Anyways, shall we get to the real star of the show, the data? Here are some random observations that I have made:

  • Houston’s defence: While its rim protection is below average, its 3 point defence is insanely good. This is the secret to their elite defence, the combination of Patrick Beverley, Trevor Ariza, and … of course Harden (who by some miracle is still top 10 in defensive win shares.) Another hypothesis worth looking into: They have really mobile big men who have no problem defending guards to the 3 point line
  • (Fun with small samples) As a Clipper, Austin Rivers iso’s more than Kobe
  • (Fun with small samples) As a spot up shooter in Boston, Tayshaun Prince has a higher PPP than Kyle Korver
  • The Andre Drummond post up experiment is failing badly. He has 0.67 PPP while taking more post up shots than Jonas Valanciunas.

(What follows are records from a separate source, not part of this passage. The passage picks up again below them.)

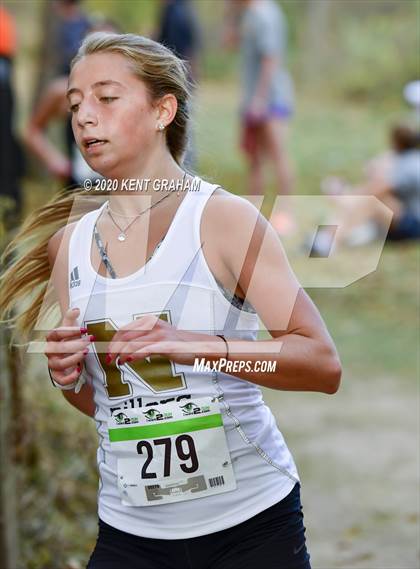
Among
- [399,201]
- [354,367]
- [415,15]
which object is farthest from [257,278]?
[415,15]

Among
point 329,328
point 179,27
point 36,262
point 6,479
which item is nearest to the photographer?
point 36,262

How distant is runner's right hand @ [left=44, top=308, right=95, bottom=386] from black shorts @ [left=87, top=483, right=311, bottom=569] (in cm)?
36

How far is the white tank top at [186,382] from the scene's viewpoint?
2242 millimetres

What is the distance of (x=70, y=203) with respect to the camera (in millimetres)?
2732

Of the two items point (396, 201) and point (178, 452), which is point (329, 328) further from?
point (178, 452)

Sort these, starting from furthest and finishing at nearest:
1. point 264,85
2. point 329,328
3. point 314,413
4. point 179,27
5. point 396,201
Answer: point 179,27, point 264,85, point 396,201, point 329,328, point 314,413

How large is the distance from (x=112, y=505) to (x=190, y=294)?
1.58ft

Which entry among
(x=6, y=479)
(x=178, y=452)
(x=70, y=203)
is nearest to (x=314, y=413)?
(x=6, y=479)

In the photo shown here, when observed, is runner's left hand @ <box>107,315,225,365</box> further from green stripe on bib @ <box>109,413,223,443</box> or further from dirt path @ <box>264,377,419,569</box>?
dirt path @ <box>264,377,419,569</box>

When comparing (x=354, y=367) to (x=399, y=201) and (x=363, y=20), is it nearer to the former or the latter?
(x=399, y=201)

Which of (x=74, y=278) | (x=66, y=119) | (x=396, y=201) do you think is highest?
(x=66, y=119)

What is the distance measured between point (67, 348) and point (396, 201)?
742cm

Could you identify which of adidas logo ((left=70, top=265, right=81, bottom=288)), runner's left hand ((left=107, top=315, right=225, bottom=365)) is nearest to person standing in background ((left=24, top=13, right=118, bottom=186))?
adidas logo ((left=70, top=265, right=81, bottom=288))

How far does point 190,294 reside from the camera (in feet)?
7.33
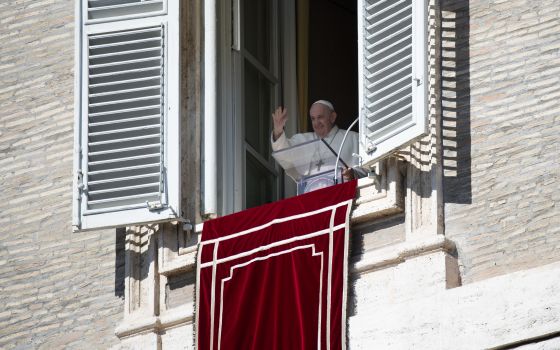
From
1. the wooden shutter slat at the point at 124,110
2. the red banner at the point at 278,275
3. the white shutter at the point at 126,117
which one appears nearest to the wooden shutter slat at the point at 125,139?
the white shutter at the point at 126,117

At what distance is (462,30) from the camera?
43.7ft

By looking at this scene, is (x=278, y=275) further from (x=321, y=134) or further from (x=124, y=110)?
(x=321, y=134)

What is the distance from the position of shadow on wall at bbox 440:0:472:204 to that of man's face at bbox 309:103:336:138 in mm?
1509

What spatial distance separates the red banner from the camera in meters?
13.1

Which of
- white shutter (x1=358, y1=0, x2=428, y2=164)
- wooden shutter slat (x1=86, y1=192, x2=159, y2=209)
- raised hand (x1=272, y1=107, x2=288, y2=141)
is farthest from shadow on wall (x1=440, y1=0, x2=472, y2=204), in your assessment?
wooden shutter slat (x1=86, y1=192, x2=159, y2=209)

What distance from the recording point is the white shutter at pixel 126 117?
13914 millimetres

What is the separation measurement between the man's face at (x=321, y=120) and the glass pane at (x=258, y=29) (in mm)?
571

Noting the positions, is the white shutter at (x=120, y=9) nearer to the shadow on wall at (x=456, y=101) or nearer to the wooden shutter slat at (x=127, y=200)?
the wooden shutter slat at (x=127, y=200)

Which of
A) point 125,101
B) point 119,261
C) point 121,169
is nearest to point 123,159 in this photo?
point 121,169

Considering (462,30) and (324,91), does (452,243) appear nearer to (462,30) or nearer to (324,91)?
(462,30)

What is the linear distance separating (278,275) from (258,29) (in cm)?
232

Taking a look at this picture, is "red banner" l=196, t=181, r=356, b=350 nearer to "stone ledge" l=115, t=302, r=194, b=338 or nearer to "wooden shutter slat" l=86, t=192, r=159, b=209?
"stone ledge" l=115, t=302, r=194, b=338

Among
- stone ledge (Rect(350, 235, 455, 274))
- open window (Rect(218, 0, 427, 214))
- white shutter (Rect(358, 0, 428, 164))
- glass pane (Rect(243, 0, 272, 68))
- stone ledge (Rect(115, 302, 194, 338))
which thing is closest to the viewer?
stone ledge (Rect(350, 235, 455, 274))

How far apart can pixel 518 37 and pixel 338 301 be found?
1.55m
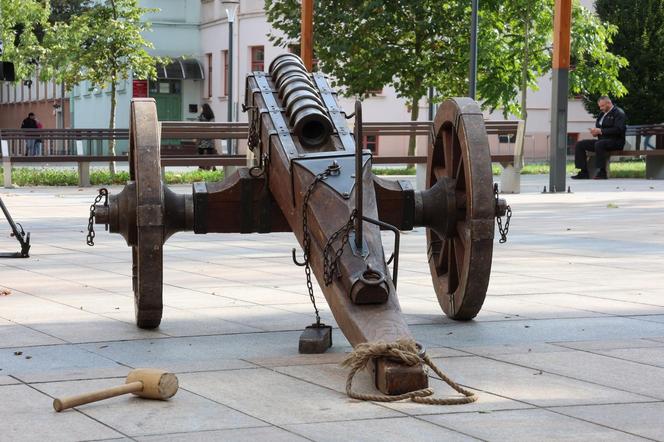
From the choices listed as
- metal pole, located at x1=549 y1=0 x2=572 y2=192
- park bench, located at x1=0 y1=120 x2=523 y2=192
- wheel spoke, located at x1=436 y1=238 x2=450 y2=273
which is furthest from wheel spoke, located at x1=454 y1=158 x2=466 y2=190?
metal pole, located at x1=549 y1=0 x2=572 y2=192

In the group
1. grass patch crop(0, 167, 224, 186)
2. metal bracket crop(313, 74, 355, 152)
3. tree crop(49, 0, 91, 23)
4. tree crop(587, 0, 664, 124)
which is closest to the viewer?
metal bracket crop(313, 74, 355, 152)

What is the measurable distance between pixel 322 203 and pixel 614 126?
68.4 ft

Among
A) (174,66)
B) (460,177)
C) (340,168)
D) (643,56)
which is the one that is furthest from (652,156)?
(174,66)

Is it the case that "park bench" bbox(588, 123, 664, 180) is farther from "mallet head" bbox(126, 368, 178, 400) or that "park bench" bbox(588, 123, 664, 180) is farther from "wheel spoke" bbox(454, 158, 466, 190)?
"mallet head" bbox(126, 368, 178, 400)

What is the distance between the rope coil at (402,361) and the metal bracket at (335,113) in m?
1.85

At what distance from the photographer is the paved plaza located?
15.9 feet

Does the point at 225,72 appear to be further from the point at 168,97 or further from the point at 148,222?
the point at 148,222

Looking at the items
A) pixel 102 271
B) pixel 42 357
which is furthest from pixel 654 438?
pixel 102 271

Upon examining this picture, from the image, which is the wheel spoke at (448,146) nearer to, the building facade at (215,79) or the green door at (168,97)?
the building facade at (215,79)

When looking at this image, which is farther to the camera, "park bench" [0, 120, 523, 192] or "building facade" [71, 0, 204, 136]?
"building facade" [71, 0, 204, 136]

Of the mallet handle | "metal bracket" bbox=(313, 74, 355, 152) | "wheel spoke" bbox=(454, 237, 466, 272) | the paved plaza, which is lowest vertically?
the paved plaza

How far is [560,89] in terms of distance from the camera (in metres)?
22.2

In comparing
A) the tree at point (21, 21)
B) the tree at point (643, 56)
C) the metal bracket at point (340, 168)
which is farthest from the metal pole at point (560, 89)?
the tree at point (21, 21)

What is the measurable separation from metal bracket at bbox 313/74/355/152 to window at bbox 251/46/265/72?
144 ft
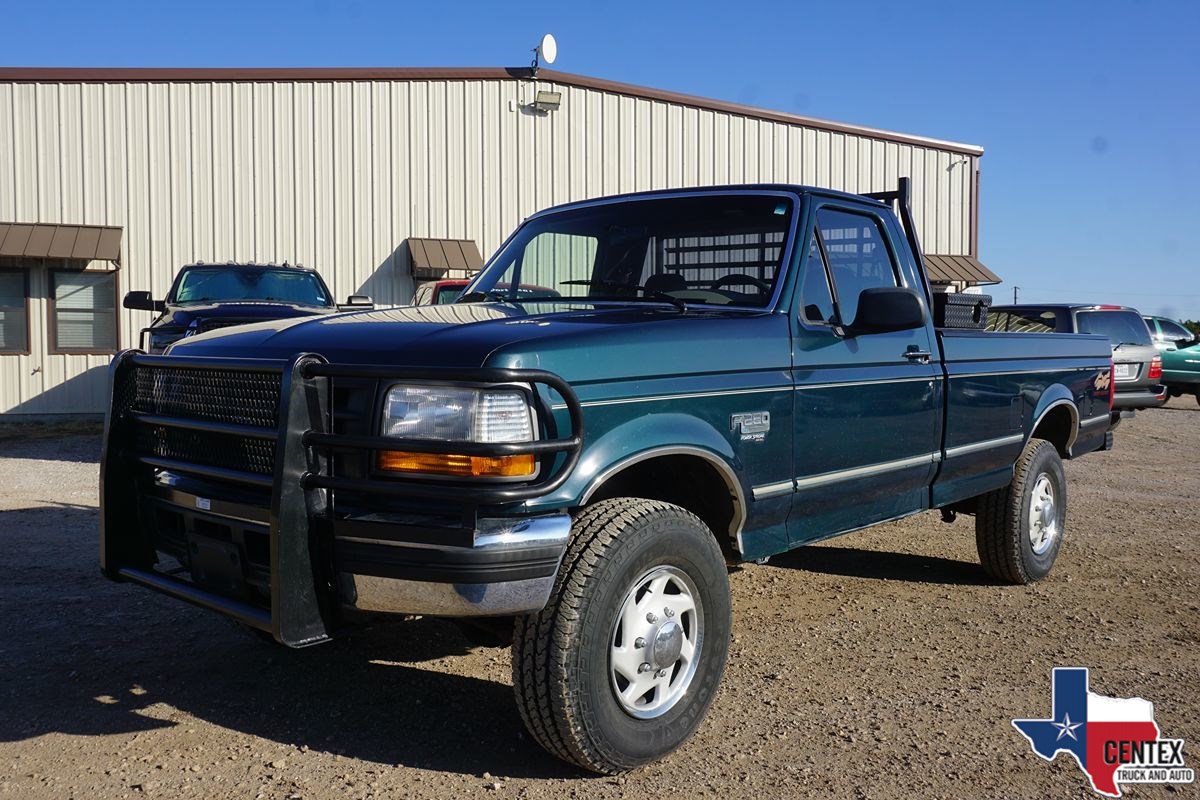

  • Valanciunas is an elite post-up player with not enough touches. His 0.93 PPP is right around Griffin, Jefferson, Nowitzki, and Boogie
  • Durant vs Westbrook debate. Both take the same number of iso’s but while Durant is at the top of the mountain for PPP, Westbrook doesn’t even crack the top 100. Hmmmm…..
  • Drummond is 1st with 205 put back attempts. Next highest is Vucevic with nearly half at 113. What can you say, man forms a ******* wall
  • (Fun with SSS) In transition Tyler Hansborough
  • Although one would expect Boogie to be a transition monster, he has turned the ball over almost 40% of the time.
  • Do the Trail Blazers really play as a team. Lillard has 462 pick and roll possessions. Next highest? Batum with 88. Shut down Dame, shut down Portland.
  • On iso’s Jamal Crawford gets fouled more than half as many times as he actually makes a shot. Has anyone considered that? Just let him shoot? Same goes for Lou Williams.
  • I have long thought that the Raptor’s defensive woes are on the perimetre. For spot ups, they are bottom 10 in PPP, frequency, and fouls. Interestingly, they are also number 1 in turnovers caused on spot ups. Moral of the story? Stop Gambling, Toronto. That means you, Lowry.
  • The Cavaliers run iso’s more than any other team. What happened to those insipiring concepts of “team basketball?” But hey, they’re also 2nd in PPP, so whatever works, right?
  • Interesting phenomenon with Dalls big men. They average the least number of post-ups per game offensively, and yet get challenged with the fourth most number defensively. Is there a misconception that they’re soft inside? If there is, there shouldn’t be. They’re PPP on defensive post-ups is second best in the league. Tyson Chandler is elite. Even Dirk is getting in on it, with a fantastic 0.74 PPP.

As you can see, Synergy is a great tool for teasing out the nuanced aspects of the game of basketball. There’s a great deal of data out there, go try it for yourself!